No. I won’t back off because I don’t think there is anything more important I can say to you than that it is not all up to you. By that I mean making your life work as it is, which seems difficult and exhausting sometimes, and unrewarding, as in, How can I get up one more day and go to work? What is it all for? When work and family issues and civic and social responsibilities seem about to overwhelm us, it is into just that scenario that the Spirit of God, as that One came on Pentecost, can come and change everything. Well, not everything. The circumstances themselves may not change, but the Spirit changes how we view them and lets us know that God knows and we are not alone in them. That is almost everything.

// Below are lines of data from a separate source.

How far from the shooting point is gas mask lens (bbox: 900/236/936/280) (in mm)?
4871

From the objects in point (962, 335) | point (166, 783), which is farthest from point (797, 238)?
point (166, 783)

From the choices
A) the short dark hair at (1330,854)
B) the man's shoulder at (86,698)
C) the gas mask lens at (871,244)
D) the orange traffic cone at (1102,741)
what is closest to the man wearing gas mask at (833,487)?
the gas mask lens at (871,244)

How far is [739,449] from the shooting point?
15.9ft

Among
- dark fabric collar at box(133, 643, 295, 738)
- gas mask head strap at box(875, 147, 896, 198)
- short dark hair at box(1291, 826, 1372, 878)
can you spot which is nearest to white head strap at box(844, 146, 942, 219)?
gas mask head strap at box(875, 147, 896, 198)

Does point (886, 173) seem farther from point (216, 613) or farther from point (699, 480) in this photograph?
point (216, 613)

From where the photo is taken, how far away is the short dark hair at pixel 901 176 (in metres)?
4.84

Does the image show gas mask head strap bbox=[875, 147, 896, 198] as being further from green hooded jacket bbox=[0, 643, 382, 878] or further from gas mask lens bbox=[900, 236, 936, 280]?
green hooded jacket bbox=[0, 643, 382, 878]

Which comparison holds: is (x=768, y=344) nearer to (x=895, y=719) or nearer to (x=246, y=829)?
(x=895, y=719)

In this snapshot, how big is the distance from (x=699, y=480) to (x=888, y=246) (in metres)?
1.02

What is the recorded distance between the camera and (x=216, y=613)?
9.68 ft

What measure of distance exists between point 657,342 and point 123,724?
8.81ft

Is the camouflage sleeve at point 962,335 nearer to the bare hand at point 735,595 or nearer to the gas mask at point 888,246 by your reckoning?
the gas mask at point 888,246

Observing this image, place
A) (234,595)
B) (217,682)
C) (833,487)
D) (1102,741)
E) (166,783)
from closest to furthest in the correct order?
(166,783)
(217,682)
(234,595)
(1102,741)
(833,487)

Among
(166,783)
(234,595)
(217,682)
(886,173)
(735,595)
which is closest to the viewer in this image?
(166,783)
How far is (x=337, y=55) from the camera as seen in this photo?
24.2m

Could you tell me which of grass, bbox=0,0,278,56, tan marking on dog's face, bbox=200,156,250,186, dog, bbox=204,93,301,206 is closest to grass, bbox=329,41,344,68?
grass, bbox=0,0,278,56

Others of us are quite content with our lives as they are. Perhaps retired or working part-time, we feel pretty well set, as involved as we want to be with family, volunteering occasionally for a cause we are interested in, continuing with study in some area. These are all good things that constitute the good life. What more can there be? I can only say that with God there is always more. Every day is an adventure with Christ, when the Spirit is the moving force.
And when you have a whole community whose members know they are not alone, who are becoming increasingly enlightened, who are sharing a Spirit of concern and caring, there is the kingdom on earth, there is heaven on earth, the Body of Christ recognizing its own image in the mirror of another soul. That is life being lived to its fullest, not for itself, but indeed with and for others in a healthy way. I believe this is what Pentecost makes possible. If you are so inclined, prepare prayerfully for the feast of Pentecost next Sunday. I recommend that you search out in your own prayer time, your own way, what the Spirit of God wants for you. To be open and humble before God, asking for the fullness of his Spirit, for the fullness of life and how God would have you live it.
Next week I will talk about the life and gifts of the Spirit, the gifts of the Spirit. Cyndi Brinkler, who has been a friend for 35 years and who has experienced this long walk in the footsteps of Christ with me, will share a bit about her walk, so you can have a sense of the hands-on application of the Spirit of God and what that one can do in a life. What you were not ready for all those years ago when you were confirmed, you may be ready for and desirous of now.
Next Sunday the Board is having a second planning meeting with Ted from 4-6 p.m.
Before that planning meeting, from 2 to 4, Cyndi Brinkler and I will be available here in the church to pray with anyone who wants the release of the Spirit of God in his or her life, who wants more of the life of God. Anyone who has that kind of spiritual and existential courage to dare to ask God for his Spirit will only receive a yes. I can’t predict how that will manifest, but it will be entirely personalized because God knows who you are and what you need.
I’d like to conclude with a quotation from this morning’s reading from Ephesians. “I keep asking that the God of our Lord Jesus Christ, the glorious Father, may give you the Spirit of wisdom and revelation, so that you may know him better. I pray also that the eyes of your heart may be enlightened in order that you may know the hope to which he has called you, the riches of his glorious inheritance in the saints, and his incomparably great power for us who believe.” Amen.